28.05.2007

Défendre le secteur de l'artisanat et du commerce alimentaire

Le secteur de l’artisanat et du commerce alimentaire de proximité ainsi que celui de l’hôtellerie restauration représente plus de 300 000 entreprises et près d’un million de salariés au plan national. Ils contribuent à l’aménagement harmonieux du territoire et constituent un des réseaux commerciaux les plus denses de France.

Il faut donc accompagner ces entreprises dans leur développement et cesser de les considérer comme un secteur à sauvegarder au même titre que certains monuments historiques.

Le rôle de l’Etat et de son appareil en ce domaine est important. Il doit se réformer pour passer d’une culture de la réglementation, du contrôle et de la répression à celle de l’accompagnement et de l’encouragement.

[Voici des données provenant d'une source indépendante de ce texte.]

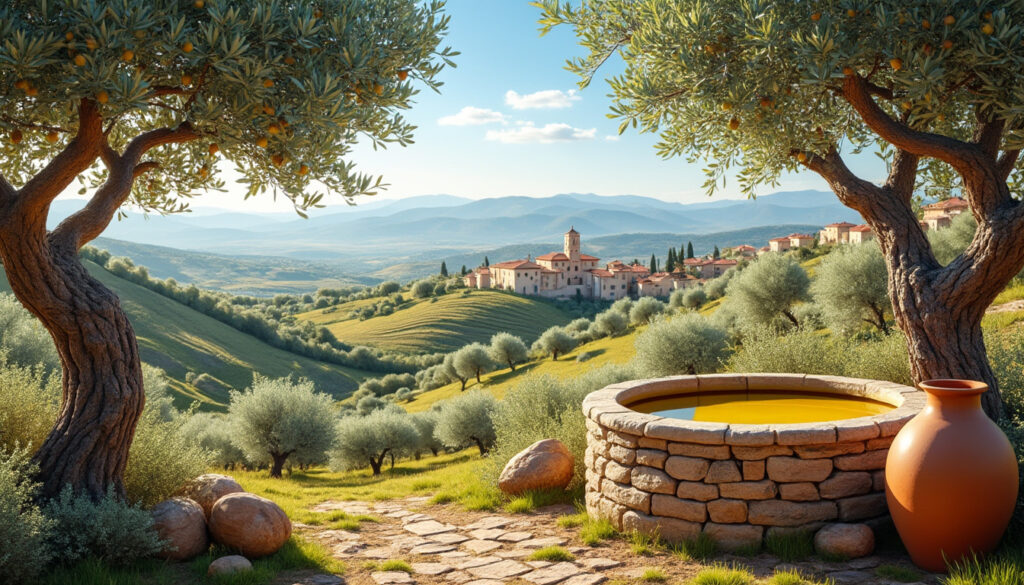 découvrez pourquoi l'huile d'olive est particulièrement prisée et produite en europe, grâce à son climat idéal et son histoire riche.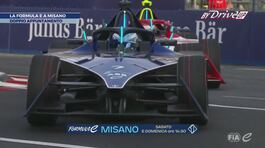 La Formula E corre a Misano thumbnail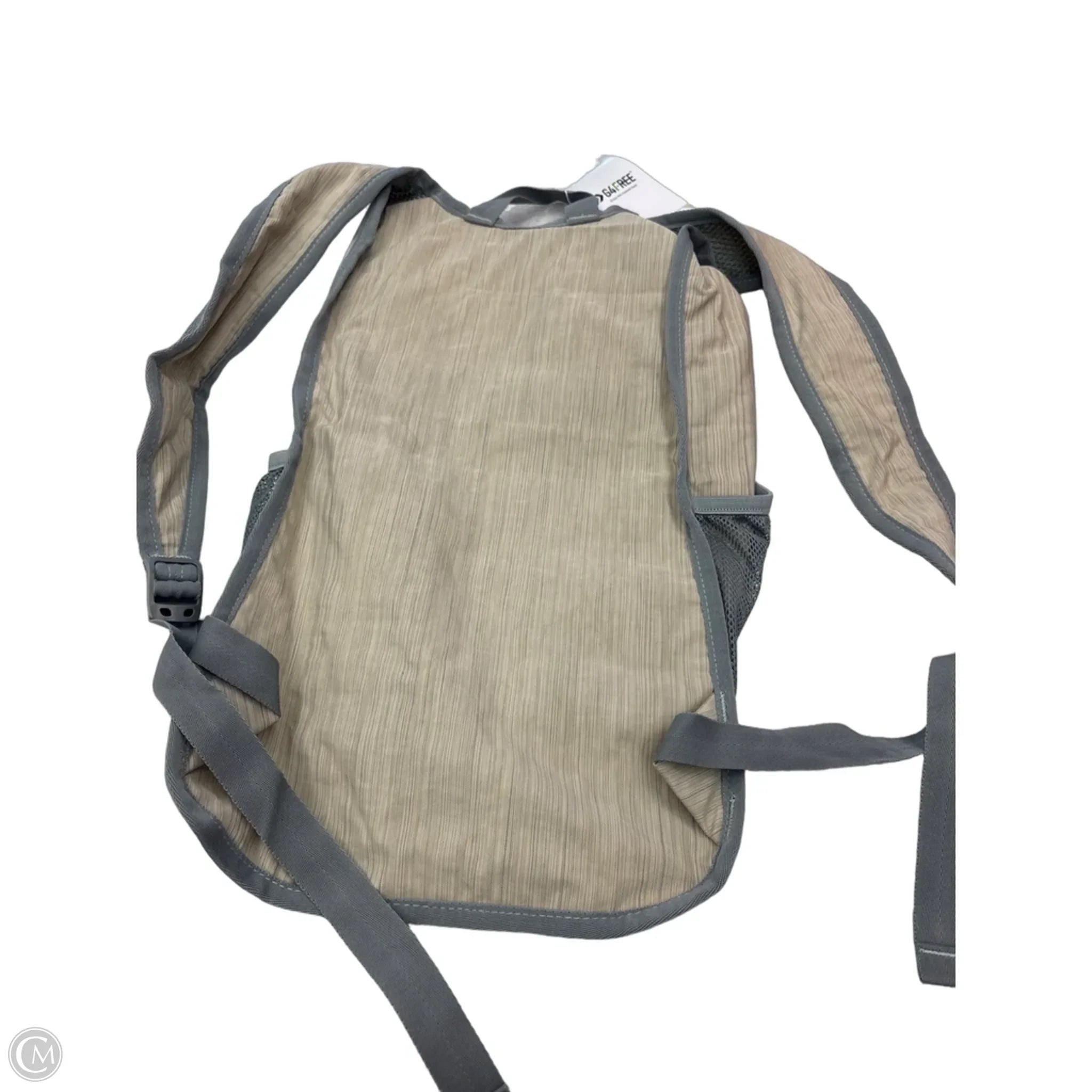 Backpack By G4free, Size: Medium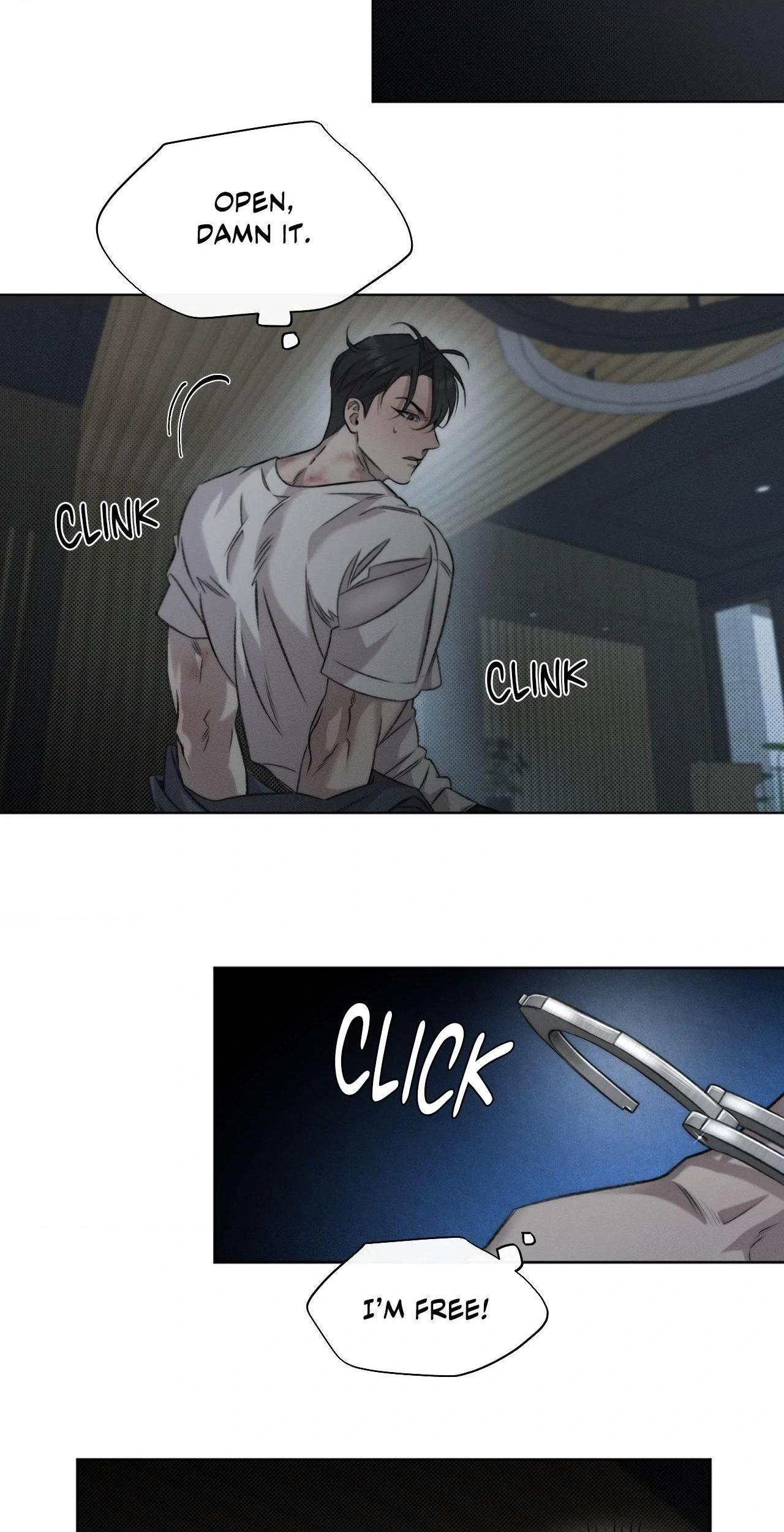 Read Against All Odds chapter 26 image 7 on Lezhin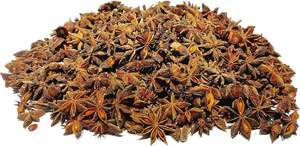 Anis étoilé AD de haute qualité, morceaux séchés bruts et transformés, épice 0,5 kg, durée de conservation de 24 mois pour l'assaisonnement de printemps - Product Image 3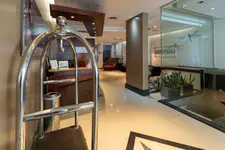 Blank Hotel Recoleta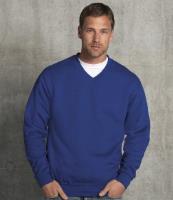 Russell V Neck Sweatshirt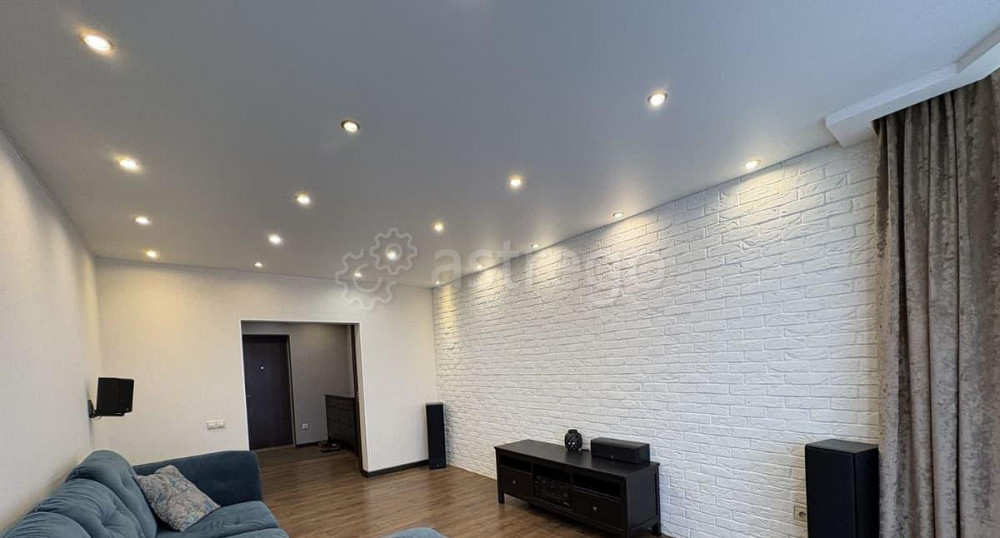 3-комн. квартира, 85 м2, 11/17 эт. Волоколамск - изображение 6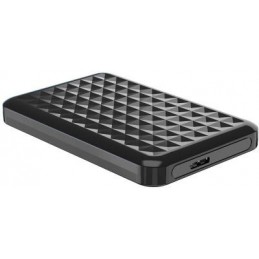 CAJA EXTERNA DISCO 2.5 P AISENS SIN TORNILLOS 3.1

Les conditions d’une concurrence loyale

Ces entreprises ont su s’adapter et évoluer pour faire face à la concurrence des grandes enseignes de la distribution ou de la restauration rapide. Les consommateurs ont, pour leur part, modifié leurs habitudes : alors que les préoccupations environnementales prennent une place prépondérante dans notre société, la proximité est redevenue un atout majeur. L’attractivité de la grande distribution se renforce grâce à la mise en avant de quelques produits à prix cassés sans qu’aucun des indicateurs de prix officiels n’ait enregistré de baisse significative des prix pour les consommateurs. Il convient donc de rétablir les conditions d’une concurrence loyale dans le mécanisme de formation des prix. Cet équilibre doit également se retrouver dans l’accès aux outils de communication grand public comme la télévision. Il faudrait par exemple permettre au commerce de proximité d’assurer une communication collective nationale grand public en favorisant la mise en place d’outils de communication adaptés.

La simplification de la vie quotidienne des entreprises

Les chefs d’entreprises doivent consacrer leur énergie à créer de la richesse et de l’emploi plutôt qu’à appliquer des réglementations tatillonnes, voire inutiles. Les services de l’Etat ne doivent pas freiner le développement des entreprises, mais au contraire les accompagner dans leur croissance.

L’allègement des charges et contraintes

Ces entreprises qui ne risquent pas d’être délocalisées, sont très fortement créatrices d’emplois qualifiés répartis sur l’ensemble du territoire en zone urbaine, rurale ou dans les quartiers sensibles. Elles pourraient l’être encore plus si les charges et contraintes qu’elles supportent étaient allégées. Je propose de diminuer les charges sociales en élargissant l’assiette sur laquelle elles reposent, ainsi que la possibilité pour chaque entreprise de créer 2 emplois sans charge.

La mise en place de filières de formation positives

Il convient de mieux orienter les jeunes en leur donnant dès l’entrée au collège, une image objective et positive de ces métiers. Il convient également de promouvoir l’esprit d’entreprendre.

Au plan local

Si le dispositif actuel a permis l’implantation d’un nombre impressionnant de mètres carrés de grandes surfaces, une réglementation spécifique doit être maintenue et la règle ne peut pas être identique selon la nature de la ville concernée. L’implantation d’une surface alimentaire de 1 000 m² aux portes d’un bourg de 4 000 habitants peut provoquer autant sinon plus de dégâts qu’un 10 000 m² dans une mégapole de quelques millions d’habitants.